Huntley and Brinkley were salivating and the breathless fawning over Kennedy's machinations were disgusting. It was the first time a national convention was televised and they didn't have it down pat yet, so they actually showed what was going on rather than what they wanted you to see. It was a blood bath. BTW - That's the day I became a Republican.

Now the Clinton/DNC leadership wants the primary system dismantled or at least shaken up a bit because it may not turn out the way they planned. Wasn't it one of the head honchos in the EU who said that you should never have an election if you can't be sure your candidate will win.

Not surprisingly their willing accomplices in the media are already getting with the program. You really have to hand it to the left, they have more tricks up their sleeve than Felix, the Cat.

Posted by: erp at November 12, 2003 06:17 AM

Dead right there erp, look for the Dems to try and delegitimize the primary process this election cycle. They've already started, with their candidates picking and choosing which primaries they will participate in. In fact, they started in 2002 with Lautenberg replacing Toricelli at the last minute in NJ.

It's sad to see but the Dems are now moving past marginalization into becoming a threat to democracy. All their actions (NJ 2002, Florida 2000) are trying to replace primaries and voters with party bosses and court decisions.
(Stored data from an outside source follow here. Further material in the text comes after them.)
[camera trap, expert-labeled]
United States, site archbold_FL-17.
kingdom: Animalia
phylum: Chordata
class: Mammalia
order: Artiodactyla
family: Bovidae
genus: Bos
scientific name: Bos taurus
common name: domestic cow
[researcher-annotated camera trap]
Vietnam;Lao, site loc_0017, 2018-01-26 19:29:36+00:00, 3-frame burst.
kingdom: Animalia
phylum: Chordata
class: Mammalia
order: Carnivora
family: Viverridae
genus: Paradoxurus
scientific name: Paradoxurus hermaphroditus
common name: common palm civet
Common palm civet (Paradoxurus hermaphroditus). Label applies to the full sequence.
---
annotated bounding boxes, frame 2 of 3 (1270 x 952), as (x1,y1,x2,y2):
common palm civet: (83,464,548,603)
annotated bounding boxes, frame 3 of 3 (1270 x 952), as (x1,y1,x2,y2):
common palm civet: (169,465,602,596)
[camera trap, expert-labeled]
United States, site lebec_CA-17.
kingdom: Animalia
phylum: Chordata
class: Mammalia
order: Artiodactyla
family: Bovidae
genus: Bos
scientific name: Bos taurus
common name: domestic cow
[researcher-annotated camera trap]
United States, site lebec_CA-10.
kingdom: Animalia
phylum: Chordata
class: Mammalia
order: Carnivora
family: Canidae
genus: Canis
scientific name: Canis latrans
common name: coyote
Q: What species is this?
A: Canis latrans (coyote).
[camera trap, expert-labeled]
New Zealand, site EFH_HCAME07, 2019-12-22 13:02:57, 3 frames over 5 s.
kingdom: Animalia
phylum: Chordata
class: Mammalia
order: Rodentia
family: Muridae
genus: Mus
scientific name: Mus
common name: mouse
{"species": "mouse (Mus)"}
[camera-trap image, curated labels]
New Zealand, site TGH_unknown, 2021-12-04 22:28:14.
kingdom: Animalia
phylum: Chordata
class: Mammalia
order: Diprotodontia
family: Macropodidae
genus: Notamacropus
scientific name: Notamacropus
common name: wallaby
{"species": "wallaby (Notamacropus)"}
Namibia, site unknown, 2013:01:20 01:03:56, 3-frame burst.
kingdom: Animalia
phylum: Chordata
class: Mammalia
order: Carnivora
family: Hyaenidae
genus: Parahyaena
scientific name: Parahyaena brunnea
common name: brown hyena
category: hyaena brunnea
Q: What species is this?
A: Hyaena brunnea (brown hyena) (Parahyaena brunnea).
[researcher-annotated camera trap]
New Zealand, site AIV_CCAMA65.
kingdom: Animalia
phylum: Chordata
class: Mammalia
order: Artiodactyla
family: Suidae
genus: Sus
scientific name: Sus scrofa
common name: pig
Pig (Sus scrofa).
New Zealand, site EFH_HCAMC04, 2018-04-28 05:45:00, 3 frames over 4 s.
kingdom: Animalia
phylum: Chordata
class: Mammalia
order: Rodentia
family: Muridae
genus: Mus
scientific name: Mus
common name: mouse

Fortunately, us voters know better, and are casting out the Democrats in droves.

Posted by: Mike M at November 12, 2003 06:35 AM

Good question Steve, I've posted a response here.

Posted by: Mike Van Winkle at November 12, 2003 06:43 AM

All too many of the intellectual godfathers within the Dem Party, I think, believe that the Party is too good for the likes of us; a position that is echoed by many in Hollywood, it seems:

http://www.msnbc.com/news/990758.asp?0dm=C16QN

Posted by: Dean at November 12, 2003 07:25 AM

TO: Stephen Green
RE: Change Is Good

The Democratic party, of which I was a member up until the mid-70s and I saw them going weird, needs to change from the hatefilled megalomaniac organization it is today. No doubt about it.

However, power corrupts and it is no longer a matter of what is good for the nation for them. It is a matter of ego. The cult of personality stokes their locomotion. They look in their respective mirrors and ask, 'Who is the fairest of them all.' And the mirror, fearing the slings and rocks of outraged ego, tells them they are looking at it. They focus on the mirrors, i.e., each other, and will not accept outside input, because the outside input, i.e., the other mirrors in society, won't tell them that they are beautiful people.

From there, we get into the 'sour grapes' business about how stupid the rest of those mirrors, i.e., US, are.

Regards,

Chuck(le)

Posted by: Chuck Pelto at November 12, 2003 08:09 AM

P.S. Ignorance is when you don't know something. Stupidity is ignorance with price.

Posted by: Chuck Pelto at November 12, 2003 08:11 AM

Re: "I have an honest question for Clinton and Kennedy fans: Why wouldn't you want Dean to shake up the Democratic party?"

The fans are not the ones to ask. I'm sure Clinton and Kennedy fans would love to have Dean shake things up. The fans, however, will not call the shots, the Clintons and the Kennedys will and they don't want any shaking because the name of the game is "Power".

Posted by: Tom Bowler at November 12, 2003 09:24 AM

"Already, the South is lost, the Rocky Mountain west and rural midwest are, too, and you're decreasingly competitive ..."

Waste of breath, they won't hear you. At this point in history, Dems are among the most self-deceived folks on the planet.

They can't see past their all-consuming hatred for Bush, and their pathological need to be accepted and loved by the Europeans. If Bush wins in '04 (and I can't see what catastrophe could stop it), they are going to go through a lot of gnashing of teeth, but again, no soul-searching.

Posted by: Lauraw at November 12, 2003 10:27 AM

Mm. I'm trying to decide if it'll be more fun to stay up and watch the election returns, or get up early to read the editorials on what went wrong.

I could get so much more done if I didn't have to sleep. :-)

Posted by: rosignol at November 12, 2003 01:08 PM

oh no no no- you HAVE to watch the returns. That's your only hope of seeing a spontaneous reaction.